• [ASSIGNED TASK]
Your answer should be an exact copy of the listing.

———

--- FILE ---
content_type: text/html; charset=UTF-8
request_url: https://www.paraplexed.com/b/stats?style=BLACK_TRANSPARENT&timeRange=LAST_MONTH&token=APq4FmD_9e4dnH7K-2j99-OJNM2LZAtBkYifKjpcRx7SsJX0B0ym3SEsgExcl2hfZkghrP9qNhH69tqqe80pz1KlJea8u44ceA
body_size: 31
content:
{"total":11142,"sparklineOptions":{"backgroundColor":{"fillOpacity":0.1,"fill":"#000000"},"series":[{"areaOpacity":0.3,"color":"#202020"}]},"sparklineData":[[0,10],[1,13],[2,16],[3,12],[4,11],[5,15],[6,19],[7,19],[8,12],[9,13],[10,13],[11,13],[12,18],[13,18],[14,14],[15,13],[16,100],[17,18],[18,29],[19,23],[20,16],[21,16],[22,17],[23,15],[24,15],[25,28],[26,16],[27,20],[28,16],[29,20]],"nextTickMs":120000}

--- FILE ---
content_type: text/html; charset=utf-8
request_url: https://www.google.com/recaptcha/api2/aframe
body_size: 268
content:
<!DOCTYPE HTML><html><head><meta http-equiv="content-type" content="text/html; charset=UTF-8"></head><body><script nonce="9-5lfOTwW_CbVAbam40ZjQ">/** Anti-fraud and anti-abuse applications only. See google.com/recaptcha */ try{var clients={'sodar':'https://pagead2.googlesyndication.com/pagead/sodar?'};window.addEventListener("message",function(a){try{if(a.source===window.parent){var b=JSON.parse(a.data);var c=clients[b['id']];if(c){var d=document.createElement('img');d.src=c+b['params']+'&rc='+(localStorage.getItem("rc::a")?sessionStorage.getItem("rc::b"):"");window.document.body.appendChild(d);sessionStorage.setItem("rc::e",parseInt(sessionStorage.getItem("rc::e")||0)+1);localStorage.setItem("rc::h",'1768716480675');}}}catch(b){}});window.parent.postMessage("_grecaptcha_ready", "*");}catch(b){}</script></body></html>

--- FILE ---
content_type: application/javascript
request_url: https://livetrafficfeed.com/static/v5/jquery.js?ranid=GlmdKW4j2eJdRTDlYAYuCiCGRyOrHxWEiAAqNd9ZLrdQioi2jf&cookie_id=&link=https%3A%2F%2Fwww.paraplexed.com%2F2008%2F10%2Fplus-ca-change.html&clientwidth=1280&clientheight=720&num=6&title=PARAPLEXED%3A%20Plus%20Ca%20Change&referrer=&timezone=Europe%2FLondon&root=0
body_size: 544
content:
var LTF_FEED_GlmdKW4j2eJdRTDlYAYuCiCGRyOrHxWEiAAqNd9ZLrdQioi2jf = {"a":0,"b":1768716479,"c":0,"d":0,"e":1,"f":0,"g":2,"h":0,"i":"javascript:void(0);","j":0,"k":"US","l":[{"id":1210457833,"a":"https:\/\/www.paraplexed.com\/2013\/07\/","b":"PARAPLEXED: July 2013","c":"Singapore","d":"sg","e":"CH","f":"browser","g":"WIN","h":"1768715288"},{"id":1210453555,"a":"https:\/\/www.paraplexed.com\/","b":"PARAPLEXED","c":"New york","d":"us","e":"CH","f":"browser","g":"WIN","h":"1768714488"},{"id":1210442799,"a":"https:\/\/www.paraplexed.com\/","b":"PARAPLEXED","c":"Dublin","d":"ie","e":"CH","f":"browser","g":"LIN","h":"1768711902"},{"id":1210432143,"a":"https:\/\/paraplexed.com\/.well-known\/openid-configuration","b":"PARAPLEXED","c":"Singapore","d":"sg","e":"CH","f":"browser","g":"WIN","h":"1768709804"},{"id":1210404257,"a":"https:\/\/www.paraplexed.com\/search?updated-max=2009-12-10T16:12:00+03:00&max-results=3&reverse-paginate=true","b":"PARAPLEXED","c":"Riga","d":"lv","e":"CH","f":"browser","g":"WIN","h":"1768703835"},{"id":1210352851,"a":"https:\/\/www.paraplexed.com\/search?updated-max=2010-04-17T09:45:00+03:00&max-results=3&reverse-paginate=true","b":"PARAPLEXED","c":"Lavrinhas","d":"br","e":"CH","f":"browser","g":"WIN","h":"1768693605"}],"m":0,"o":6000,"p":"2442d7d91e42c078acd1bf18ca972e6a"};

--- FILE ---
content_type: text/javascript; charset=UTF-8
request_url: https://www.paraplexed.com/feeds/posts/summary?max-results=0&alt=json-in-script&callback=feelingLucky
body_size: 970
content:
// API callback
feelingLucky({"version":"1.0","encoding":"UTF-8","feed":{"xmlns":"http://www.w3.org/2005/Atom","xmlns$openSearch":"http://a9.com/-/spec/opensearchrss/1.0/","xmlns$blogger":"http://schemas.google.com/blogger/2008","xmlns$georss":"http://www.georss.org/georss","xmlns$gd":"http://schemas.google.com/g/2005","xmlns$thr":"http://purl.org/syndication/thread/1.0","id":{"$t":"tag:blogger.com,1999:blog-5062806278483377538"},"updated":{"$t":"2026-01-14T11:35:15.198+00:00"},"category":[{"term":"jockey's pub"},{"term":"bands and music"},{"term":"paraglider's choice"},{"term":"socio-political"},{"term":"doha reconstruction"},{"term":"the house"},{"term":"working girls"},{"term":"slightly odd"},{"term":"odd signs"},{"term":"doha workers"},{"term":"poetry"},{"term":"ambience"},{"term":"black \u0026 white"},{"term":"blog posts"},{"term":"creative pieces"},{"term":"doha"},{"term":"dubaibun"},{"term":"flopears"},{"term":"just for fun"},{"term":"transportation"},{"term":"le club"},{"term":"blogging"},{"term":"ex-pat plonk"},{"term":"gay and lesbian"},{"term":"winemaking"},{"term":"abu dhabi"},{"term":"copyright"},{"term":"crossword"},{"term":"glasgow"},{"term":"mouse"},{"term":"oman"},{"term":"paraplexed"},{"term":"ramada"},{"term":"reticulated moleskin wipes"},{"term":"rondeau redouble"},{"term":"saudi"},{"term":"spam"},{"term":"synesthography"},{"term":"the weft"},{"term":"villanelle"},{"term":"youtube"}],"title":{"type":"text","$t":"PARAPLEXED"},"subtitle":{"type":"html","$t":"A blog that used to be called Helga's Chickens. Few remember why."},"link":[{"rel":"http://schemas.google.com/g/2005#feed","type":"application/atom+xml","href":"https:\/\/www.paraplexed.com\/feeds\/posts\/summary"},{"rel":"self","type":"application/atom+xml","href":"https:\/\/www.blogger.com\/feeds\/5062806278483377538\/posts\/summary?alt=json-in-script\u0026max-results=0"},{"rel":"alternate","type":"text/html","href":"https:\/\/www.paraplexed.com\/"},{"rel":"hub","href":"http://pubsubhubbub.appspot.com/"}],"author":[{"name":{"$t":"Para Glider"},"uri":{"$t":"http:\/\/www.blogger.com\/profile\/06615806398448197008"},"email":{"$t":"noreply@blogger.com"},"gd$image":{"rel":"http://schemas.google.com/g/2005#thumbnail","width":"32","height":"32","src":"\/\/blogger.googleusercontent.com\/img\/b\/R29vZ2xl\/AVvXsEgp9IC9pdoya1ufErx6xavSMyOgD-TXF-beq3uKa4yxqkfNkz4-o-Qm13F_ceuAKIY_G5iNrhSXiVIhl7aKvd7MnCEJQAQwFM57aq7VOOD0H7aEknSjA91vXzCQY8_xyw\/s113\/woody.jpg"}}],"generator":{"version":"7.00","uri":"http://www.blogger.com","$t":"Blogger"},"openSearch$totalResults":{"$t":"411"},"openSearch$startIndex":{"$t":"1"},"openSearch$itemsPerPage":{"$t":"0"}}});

———

• [SOLVED PROBLEM]
--- FILE ---
content_type: text/html; charset=UTF-8
request_url: https://www.paraplexed.com/b/stats?style=BLACK_TRANSPARENT&timeRange=LAST_MONTH&token=APq4FmD_9e4dnH7K-2j99-OJNM2LZAtBkYifKjpcRx7SsJX0B0ym3SEsgExcl2hfZkghrP9qNhH69tqqe80pz1KlJea8u44ceA
body_size: 31
content:
{"total":11142,"sparklineOptions":{"backgroundColor":{"fillOpacity":0.1,"fill":"#000000"},"series":[{"areaOpacity":0.3,"color":"#202020"}]},"sparklineData":[[0,10],[1,13],[2,16],[3,12],[4,11],[5,15],[6,19],[7,19],[8,12],[9,13],[10,13],[11,13],[12,18],[13,18],[14,14],[15,13],[16,100],[17,18],[18,29],[19,23],[20,16],[21,16],[22,17],[23,15],[24,15],[25,28],[26,16],[27,20],[28,16],[29,20]],"nextTickMs":120000}

--- FILE ---
content_type: text/html; charset=utf-8
request_url: https://www.google.com/recaptcha/api2/aframe
body_size: 268
content:
<!DOCTYPE HTML><html><head><meta http-equiv="content-type" content="text/html; charset=UTF-8"></head><body><script nonce="9-5lfOTwW_CbVAbam40ZjQ">/** Anti-fraud and anti-abuse applications only. See google.com/recaptcha */ try{var clients={'sodar':'https://pagead2.googlesyndication.com/pagead/sodar?'};window.addEventListener("message",function(a){try{if(a.source===window.parent){var b=JSON.parse(a.data);var c=clients[b['id']];if(c){var d=document.createElement('img');d.src=c+b['params']+'&rc='+(localStorage.getItem("rc::a")?sessionStorage.getItem("rc::b"):"");window.document.body.appendChild(d);sessionStorage.setItem("rc::e",parseInt(sessionStorage.getItem("rc::e")||0)+1);localStorage.setItem("rc::h",'1768716480675');}}}catch(b){}});window.parent.postMessage("_grecaptcha_ready", "*");}catch(b){}</script></body></html>

--- FILE ---
content_type: application/javascript
request_url: https://livetrafficfeed.com/static/v5/jquery.js?ranid=GlmdKW4j2eJdRTDlYAYuCiCGRyOrHxWEiAAqNd9ZLrdQioi2jf&cookie_id=&link=https%3A%2F%2Fwww.paraplexed.com%2F2008%2F10%2Fplus-ca-change.html&clientwidth=1280&clientheight=720&num=6&title=PARAPLEXED%3A%20Plus%20Ca%20Change&referrer=&timezone=Europe%2FLondon&root=0
body_size: 544
content:
var LTF_FEED_GlmdKW4j2eJdRTDlYAYuCiCGRyOrHxWEiAAqNd9ZLrdQioi2jf = {"a":0,"b":1768716479,"c":0,"d":0,"e":1,"f":0,"g":2,"h":0,"i":"javascript:void(0);","j":0,"k":"US","l":[{"id":1210457833,"a":"https:\/\/www.paraplexed.com\/2013\/07\/","b":"PARAPLEXED: July 2013","c":"Singapore","d":"sg","e":"CH","f":"browser","g":"WIN","h":"1768715288"},{"id":1210453555,"a":"https:\/\/www.paraplexed.com\/","b":"PARAPLEXED","c":"New york","d":"us","e":"CH","f":"browser","g":"WIN","h":"1768714488"},{"id":1210442799,"a":"https:\/\/www.paraplexed.com\/","b":"PARAPLEXED","c":"Dublin","d":"ie","e":"CH","f":"browser","g":"LIN","h":"1768711902"},{"id":1210432143,"a":"https:\/\/paraplexed.com\/.well-known\/openid-configuration","b":"PARAPLEXED","c":"Singapore","d":"sg","e":"CH","f":"browser","g":"WIN","h":"1768709804"},{"id":1210404257,"a":"https:\/\/www.paraplexed.com\/search?updated-max=2009-12-10T16:12:00+03:00&max-results=3&reverse-paginate=true","b":"PARAPLEXED","c":"Riga","d":"lv","e":"CH","f":"browser","g":"WIN","h":"1768703835"},{"id":1210352851,"a":"https:\/\/www.paraplexed.com\/search?updated-max=2010-04-17T09:45:00+03:00&max-results=3&reverse-paginate=true","b":"PARAPLEXED","c":"Lavrinhas","d":"br","e":"CH","f":"browser","g":"WIN","h":"1768693605"}],"m":0,"o":6000,"p":"2442d7d91e42c078acd1bf18ca972e6a"};

--- FILE ---
content_type: text/javascript; charset=UTF-8
request_url: https://www.paraplexed.com/feeds/posts/summary?max-results=0&alt=json-in-script&callback=feelingLucky
body_size: 970
content:
// API callback
feelingLucky({"version":"1.0","encoding":"UTF-8","feed":{"xmlns":"http://www.w3.org/2005/Atom","xmlns$openSearch":"http://a9.com/-/spec/opensearchrss/1.0/","xmlns$blogger":"http://schemas.google.com/blogger/2008","xmlns$georss":"http://www.georss.org/georss","xmlns$gd":"http://schemas.google.com/g/2005","xmlns$thr":"http://purl.org/syndication/thread/1.0","id":{"$t":"tag:blogger.com,1999:blog-5062806278483377538"},"updated":{"$t":"2026-01-14T11:35:15.198+00:00"},"category":[{"term":"jockey's pub"},{"term":"bands and music"},{"term":"paraglider's choice"},{"term":"socio-political"},{"term":"doha reconstruction"},{"term":"the house"},{"term":"working girls"},{"term":"slightly odd"},{"term":"odd signs"},{"term":"doha workers"},{"term":"poetry"},{"term":"ambience"},{"term":"black \u0026 white"},{"term":"blog posts"},{"term":"creative pieces"},{"term":"doha"},{"term":"dubaibun"},{"term":"flopears"},{"term":"just for fun"},{"term":"transportation"},{"term":"le club"},{"term":"blogging"},{"term":"ex-pat plonk"},{"term":"gay and lesbian"},{"term":"winemaking"},{"term":"abu dhabi"},{"term":"copyright"},{"term":"crossword"},{"term":"glasgow"},{"term":"mouse"},{"term":"oman"},{"term":"paraplexed"},{"term":"ramada"},{"term":"reticulated moleskin wipes"},{"term":"rondeau redouble"},{"term":"saudi"},{"term":"spam"},{"term":"synesthography"},{"term":"the weft"},{"term":"villanelle"},{"term":"youtube"}],"title":{"type":"text","$t":"PARAPLEXED"},"subtitle":{"type":"html","$t":"A blog that used to be called Helga's Chickens. Few remember why."},"link":[{"rel":"http://schemas.google.com/g/2005#feed","type":"application/atom+xml","href":"https:\/\/www.paraplexed.com\/feeds\/posts\/summary"},{"rel":"self","type":"application/atom+xml","href":"https:\/\/www.blogger.com\/feeds\/5062806278483377538\/posts\/summary?alt=json-in-script\u0026max-results=0"},{"rel":"alternate","type":"text/html","href":"https:\/\/www.paraplexed.com\/"},{"rel":"hub","href":"http://pubsubhubbub.appspot.com/"}],"author":[{"name":{"$t":"Para Glider"},"uri":{"$t":"http:\/\/www.blogger.com\/profile\/06615806398448197008"},"email":{"$t":"noreply@blogger.com"},"gd$image":{"rel":"http://schemas.google.com/g/2005#thumbnail","width":"32","height":"32","src":"\/\/blogger.googleusercontent.com\/img\/b\/R29vZ2xl\/AVvXsEgp9IC9pdoya1ufErx6xavSMyOgD-TXF-beq3uKa4yxqkfNkz4-o-Qm13F_ceuAKIY_G5iNrhSXiVIhl7aKvd7MnCEJQAQwFM57aq7VOOD0H7aEknSjA91vXzCQY8_xyw\/s113\/woody.jpg"}}],"generator":{"version":"7.00","uri":"http://www.blogger.com","$t":"Blogger"},"openSearch$totalResults":{"$t":"411"},"openSearch$startIndex":{"$t":"1"},"openSearch$itemsPerPage":{"$t":"0"}}});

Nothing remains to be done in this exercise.